DIRECTIONS FOR THIS TASK:
Your answer must be an exact copy of the data below, minus any pictures.

DATA: Begin

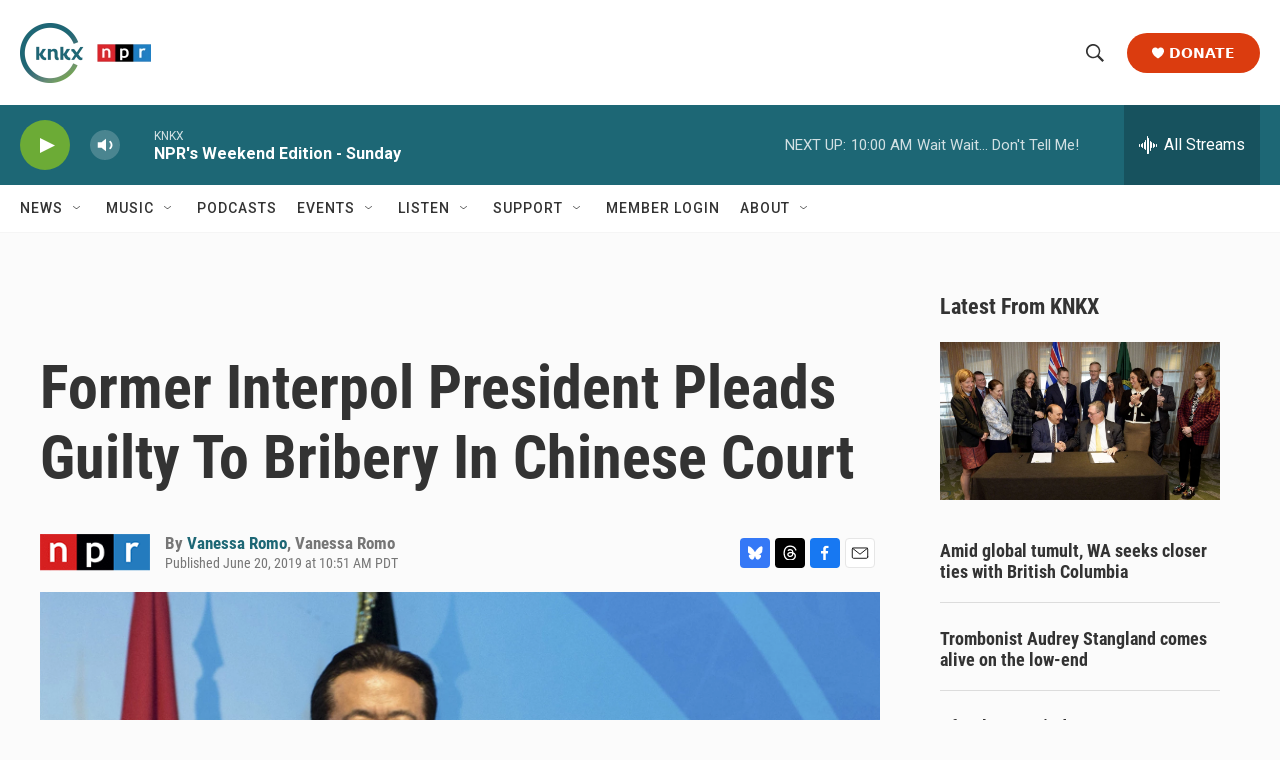

--- FILE ---
content_type: text/html; charset=utf-8
request_url: https://www.google.com/recaptcha/api2/aframe
body_size: 184
content:
<!DOCTYPE HTML><html><head><meta http-equiv="content-type" content="text/html; charset=UTF-8"></head><body><script nonce="9OW-8-wx7nc4DCg8DNQgKw">/** Anti-fraud and anti-abuse applications only. See google.com/recaptcha */ try{var clients={'sodar':'https://pagead2.googlesyndication.com/pagead/sodar?'};window.addEventListener("message",function(a){try{if(a.source===window.parent){var b=JSON.parse(a.data);var c=clients[b['id']];if(c){var d=document.createElement('img');d.src=c+b['params']+'&rc='+(localStorage.getItem("rc::a")?sessionStorage.getItem("rc::b"):"");window.document.body.appendChild(d);sessionStorage.setItem("rc::e",parseInt(sessionStorage.getItem("rc::e")||0)+1);localStorage.setItem("rc::h",'1769347088558');}}}catch(b){}});window.parent.postMessage("_grecaptcha_ready", "*");}catch(b){}</script></body></html>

DATA: End

RESULT FOR THIS EXERCISE:
--- FILE ---
content_type: text/html; charset=utf-8
request_url: https://www.google.com/recaptcha/api2/aframe
body_size: 184
content:
<!DOCTYPE HTML><html><head><meta http-equiv="content-type" content="text/html; charset=UTF-8"></head><body><script nonce="9OW-8-wx7nc4DCg8DNQgKw">/** Anti-fraud and anti-abuse applications only. See google.com/recaptcha */ try{var clients={'sodar':'https://pagead2.googlesyndication.com/pagead/sodar?'};window.addEventListener("message",function(a){try{if(a.source===window.parent){var b=JSON.parse(a.data);var c=clients[b['id']];if(c){var d=document.createElement('img');d.src=c+b['params']+'&rc='+(localStorage.getItem("rc::a")?sessionStorage.getItem("rc::b"):"");window.document.body.appendChild(d);sessionStorage.setItem("rc::e",parseInt(sessionStorage.getItem("rc::e")||0)+1);localStorage.setItem("rc::h",'1769347088558');}}}catch(b){}});window.parent.postMessage("_grecaptcha_ready", "*");}catch(b){}</script></body></html>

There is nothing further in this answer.